* _Teks Bacaan_:
════

Selain itu, dijelaskan dalam al-Qur’an surat al-Mujadalah ayat 11:
“Allah akan
meninggikan orang-orang yang beriman di antaramu dan orang-orang yang diberi
ilmu pengetahuan beberapa derajat” (Q.S. al-Mujadalah: 11)
Model pembelajaran perspektif Al-Qur’an adalah rangkaian konsep
al-Qur’an yang meliputi sebuah komponen konsep pendidikan Islam, diuraikan dan
ditafsirkan dari ayat-ayat yang berhubungan langsung maupun tidak langsung
dengan kegiatan pendidikan dan pembelajaran. Kemudian diangkat menjadi sebuah
konsep pada pembelajaran yang sistematis
dan logis serta ditopang dengan pola pendidikan Rasulullah saw, sahabat nabi
dan ijtihad para ulama.

════

* _Yang Harus Dikerjakan_:
Lanjutkan uraian tentang model pembelajaran perspektif Al-Qur’an di atas, dimulai tepat setelah kalimat terakhirnya.

* _Item Tersimpan_:

════

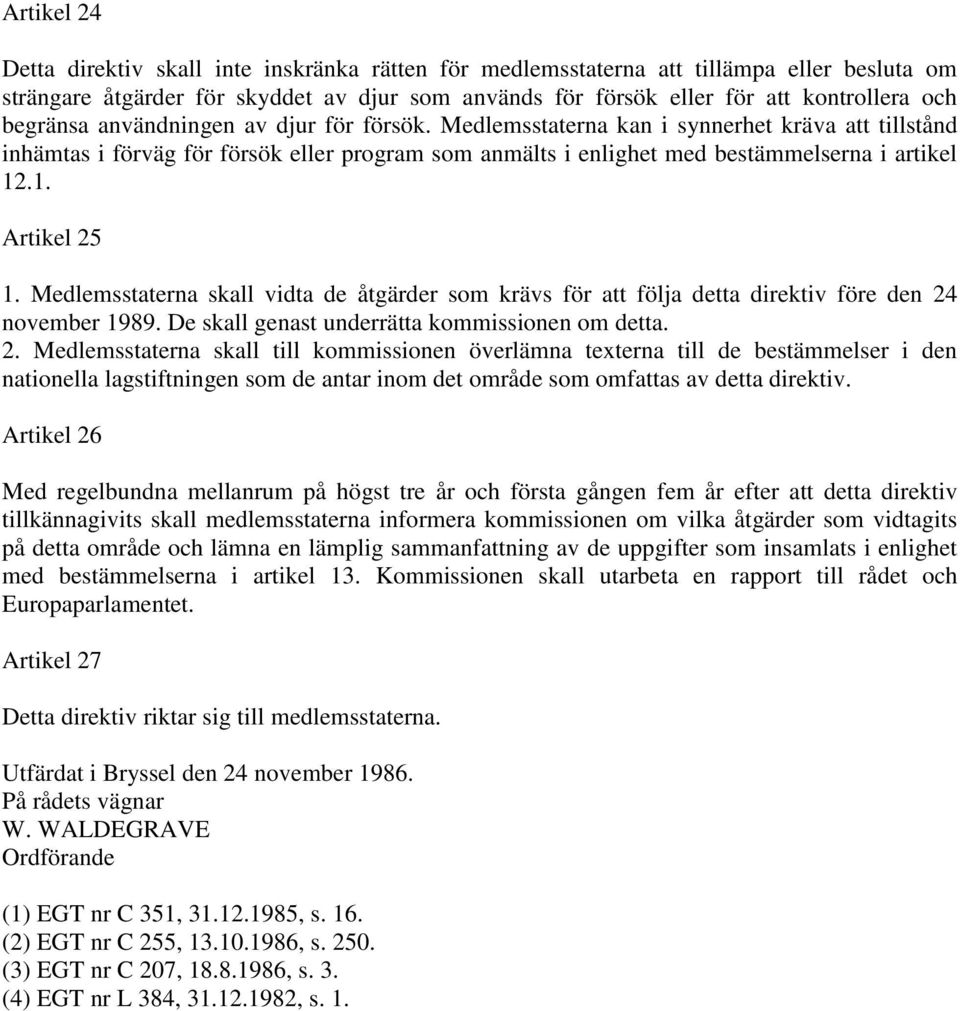 Artikel 24

Detta direktiv skall inte inskränka rätten för medlemsstaterna att tillämpa eller besluta om strängare åtgärder för skyddet av djur som används för försök eller för att kontrollera och begränsa användningen av djur för försök. Medlemsstaterna kan i synnerhet kräva att tillstånd inhämtas i förväg för försök eller program som anmälts i enlighet med bestämmelserna i artikel 12.1.

Artikel 25

1. Medlemsstaterna skall vidta de åtgärder som krävs för att följa detta direktiv före den 24 november 1989. De skall genast underrätta kommissionen om detta.
2. Medlemsstaterna skall till kommissionen överlämna texterna till de bestämmelser i den nationella lagstiftningen som de antar inom det område som omfattas av detta direktiv.

Artikel 26

Med regelbundna mellanrum på högst tre år och första gången fem år efter att detta direktiv tillkännagivits skall medlemsstaterna informera kommissionen om vilka åtgärder som vidtagits på detta område och lämna en lämplig sammanfattning av de uppgifter som insamlats i enlighet med bestämmelserna i artikel 13. Kommissionen skall utarbeta en rapport till rådet och Europaparlamentet.

Artikel 27

Detta direktiv riktar sig till medlemsstaterna.

Utfärdat i Bryssel den 24 november 1986.
På rådets vägnar
W. WALDEGRAVE
Ordförande

(1) EGT nr C 351, 31.12.1985, s. 16.
(2) EGT nr C 255, 13.10.1986, s. 250.
(3) EGT nr C 207, 18.8.1986, s. 3.
(4) EGT nr L 384, 31.12.1982, s. 1.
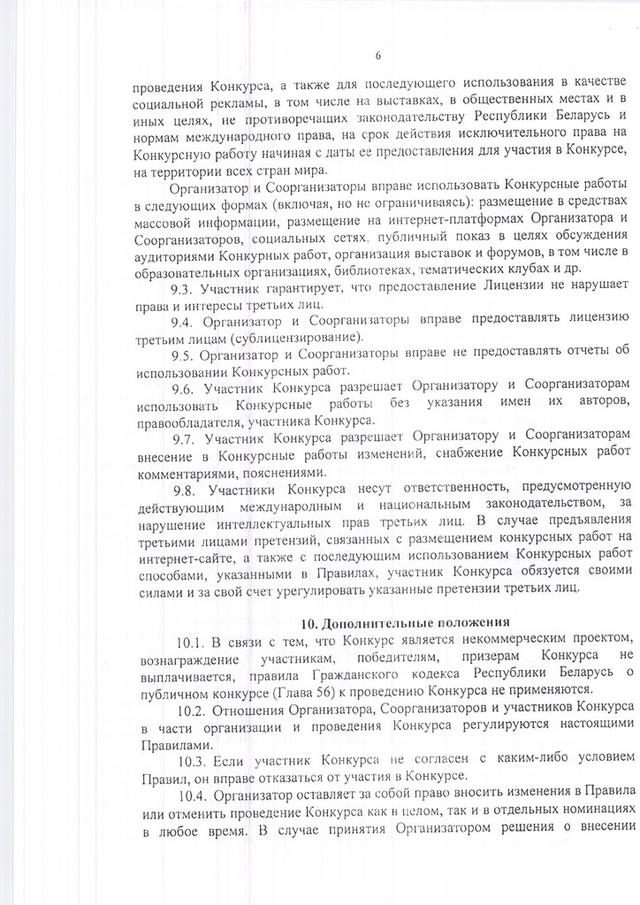 6

проведения Конкурса, а также для последующего использования в качестве социальной рекламы, в том числе на выставках, в общественных местах и в иных целях, не противоречащих законодательству Республики Беларусь и нормам международного права, на срок действия исключительного права на Конкурсную работу начиная с даты ее предоставления для участия в Конкурсе, на территории всех стран мира.

Организатор и Соорганизаторы вправе использовать Конкурсные работы в следующих формах (включая, но не ограничиваясь): размещение в средствах массовой информации, размещение на интернет-платформах Организатора и Соорганизаторов, социальных сетях, публичный показ в целях обсуждения аудиториями Конкурных работ, организация выставок и форумов, в том числе в образовательных организациях, библиотеках, тематических клубах и др.

9.3. Участник гарантирует, что предоставление Лицензии не нарушает права и интересы третьих лиц.

9.4. Организатор и Соорганизаторы вправе предоставлять лицензию третьим лицам (сублицензирование).

9.5. Организатор и Соорганизаторы вправе не предоставлять отчеты об использовании Конкурсных работ.

9.6. Участник Конкурса разрешает Организатору и Соорганизаторам использовать Конкурсные работы без указания имен их авторов, правообладателя, участника Конкурса.

9.7. Участник Конкурса разрешает Организатору и Соорганизаторам внесение в Конкурсные работы изменений, снабжение Конкурсных работ комментариями, пояснениями.

9.8. Участники Конкурса несут ответственность, предусмотренную действующим международным и национальным законодательством, за нарушение интеллектуальных прав третьих лиц. В случае предъявления третьими лицами претензий, связанных с размещением конкурсных работ на интернет-сайте, а также с последующим использованием Конкурсных работ способами, указанными в Правилах, участник Конкурса обязуется своими силами и за свой счет урегулировать указанные претензии третьих лиц.

10. Дополнительные положения

10.1. В связи с тем, что Конкурс является некоммерческим проектом, вознаграждение участникам, победителям, призерам Конкурса не выплачивается, правила Гражданского кодекса Республики Беларусь о публичном конкурсе (Глава 56) к проведению Конкурса не применяются.

10.2. Отношения Организатора, Соорганизаторов и участников Конкурса в части организации и проведения Конкурса регулируются настоящими Правилами.

10.3. Если участник Конкурса не согласен с каким-либо условием Правил, он вправе отказаться от участия в Конкурсе.

10.4. Организатор оставляет за собой право вносить изменения в Правила или отменить проведение Конкурса как в целом, так и в отдельных номинациях в любое время. В случае принятия Организатором решения о внесении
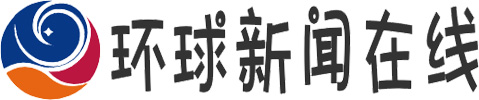 环球新闻在线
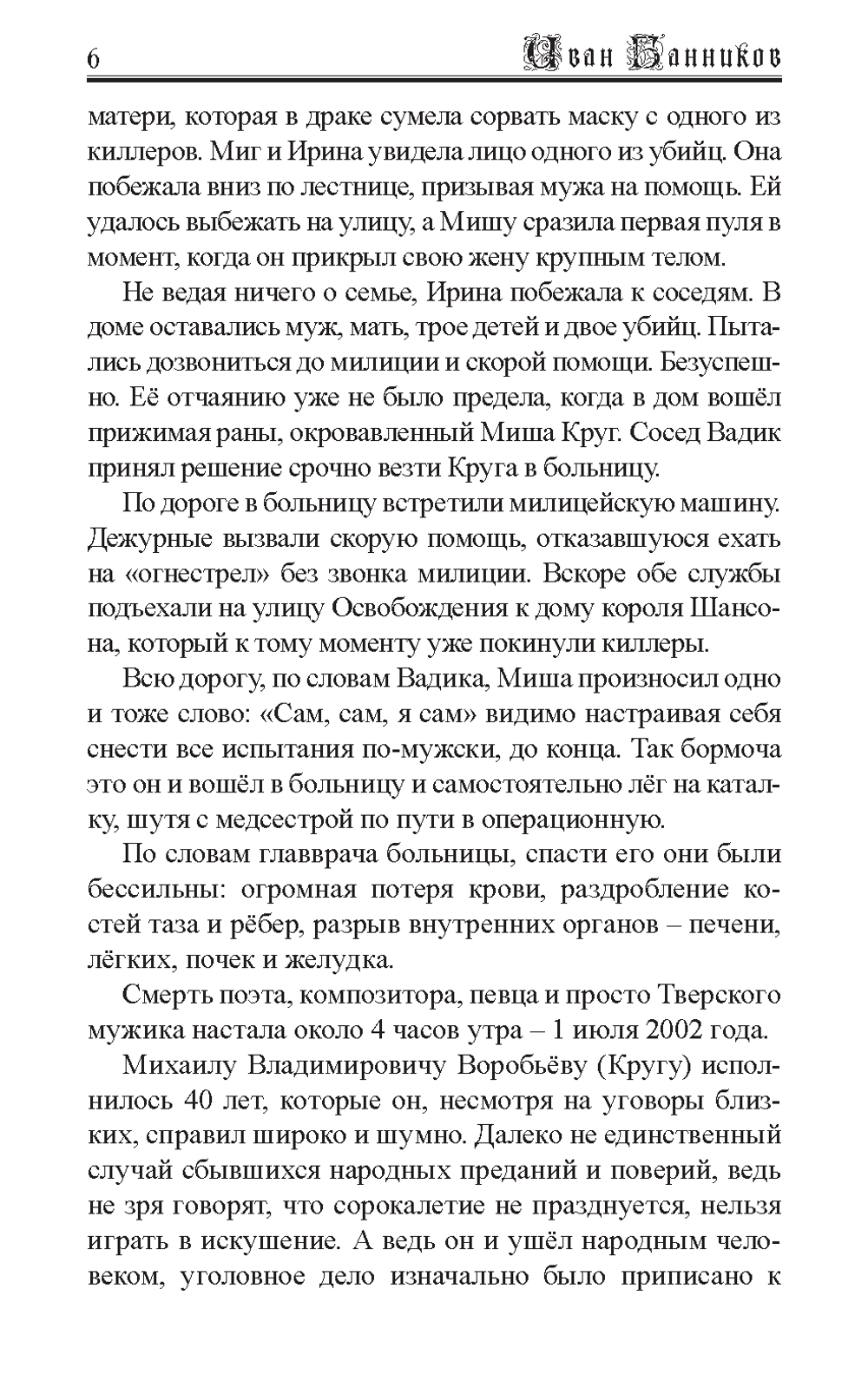 6 Иван Банников

матери, которая в драке сумела сорвать маску с одного из киллеров. Миг и Ирина увидела лицо одного из убийц. Она побежала вниз по лестнице, призывая мужа на помощь. Ей удалось выбежать на улицу, а Мишу сразила первая пуля в момент, когда он прикрыл свою жену крупным телом.

Не ведая ничего о семье, Ирина побежала к соседям. В доме оставались муж, мать, трое детей и двое убийц. Пытались дозвониться до милиции и скорой помощи. Безуспешно. Её отчаянию уже не было предела, когда в дом вошёл прижимая раны, окровавленный Миша Круг. Сосед Вадик принял решение срочно везти Круга в больницу.

По дороге в больницу встретили милицейскую машину. Дежурные вызвали скорую помощь, отказавшуюся ехать на «огнестрел» без звонка милиции. Вскоре обе службы подъехали на улицу Освобождения к дому короля Шансона, который к тому моменту уже покинули киллеры.

Всю дорогу, по словам Вадика, Миша произносил одно и тоже слово: «Сам, сам, я сам» видимо настраивая себя снести все испытания по-мужски, до конца. Так бормоча это он и вошёл в больницу и самостоятельно лёг на каталку, шутя с медсестрой по пути в операционную.

По словам главврача больницы, спасти его они были бессильны: огромная потеря крови, раздробление костей таза и рёбер, разрыв внутренних органов – печени, лёгких, почек и желудка.

Смерть поэта, композитора, певца и просто Тверского мужика настала около 4 часов утра – 1 июля 2002 года.

Михаилу Владимировичу Воробьёву (Кругу) исполнилось 40 лет, которые он, несмотря на уговоры близких, справил широко и шумно. Далеко не единственный случай сбывшихся народных преданий и поверий, ведь не зря говорят, что сорокалетие не празднуется, нельзя играть в искушение. А ведь он и ушёл народным человеком, уголовное дело изначально было приписано к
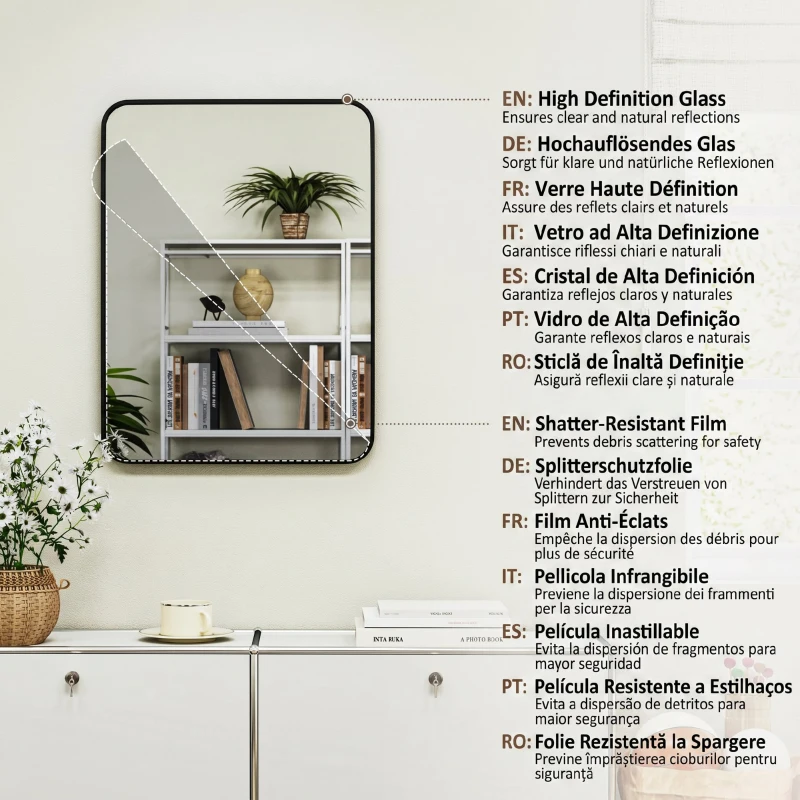 EN: High Definition Glass
Ensures clear and natural reflections

DE: Hochauflösendes Glas
Sorgt für klare und natürliche Reflexionen

FR: Verre Haute Définition
Assure des reflets clairs et naturels

IT: Vetro ad Alta Definizione
Garantisce riflessi chiari e naturali

ES: Cristal de Alta Definición
Garantiza reflejos claros y naturales

PT: Vidro de Alta Definição
Garante reflexos claros e naturais

RO: Sticlă de Înaltă Definiție
Asigură reflexii clare și naturale

EN: Shatter-Resistant Film
Prevents debris scattering for safety

DE: Splitterschutzfolie
Verhindert das Verstreuen von Splittern zur Sicherheit

FR: Film Anti-Éclats
Empêche la dispersion des débris pour plus de sécurité

IT: Pellicola Infrangibile
Previene la dispersione dei frammenti per la sicurezza

ES: Película Inastillable
Evita la dispersión de fragmentos para mayor seguridad

PT: Película Resistente a Estilhaços
Evita a dispersão de detritos para maior segurança

RO: Folie Rezistentă la Spargere
Previne împrăștierea cioburilor pentru siguranță

INTA BUKA
A PHOTO BOOK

════

* _Jawaban Tertulis_:
Berhubung konsep model pembelajaran Perspektif Al-Qur’an ini masih
belum dikemukakan secara sempurna dalam bentuk model, namun telah banyak
dikemukakan dalam pemikiran-pemikiran maupun ijtihad para ulama dari zaman
Rasulullah saw sampai saat ini, serta pemikiran para cendekiawan muslim yang
telah membahas item per item dari sebuah model, baik itu landasan, tujuan, strategi,
metode maupun tekhnik pembelajaran dalam area pendidikan Islam dan kesemuaanya
berdasarkan nilai-nilai Perspektif Al-Qur’an.[35]
Untuk sampai
pada pengertian yang sempurna tentunya harus dikaji secara cermat dan mendalam
apakah konsep model pembelajaran dapat diangkat secara sempurna atau tidak.
Kajian awal yang mesti dilakukan tentunya berangkat dari pengkajian konsep yang
utuh berdasarkan Al-Qur’an dan bersifat rasional sehingga dapat diaplikasikan
dalam penelitian tindakan sehingga validitas sebuah model dapat dikemukakan
secara akuntabilitas.[36]
A.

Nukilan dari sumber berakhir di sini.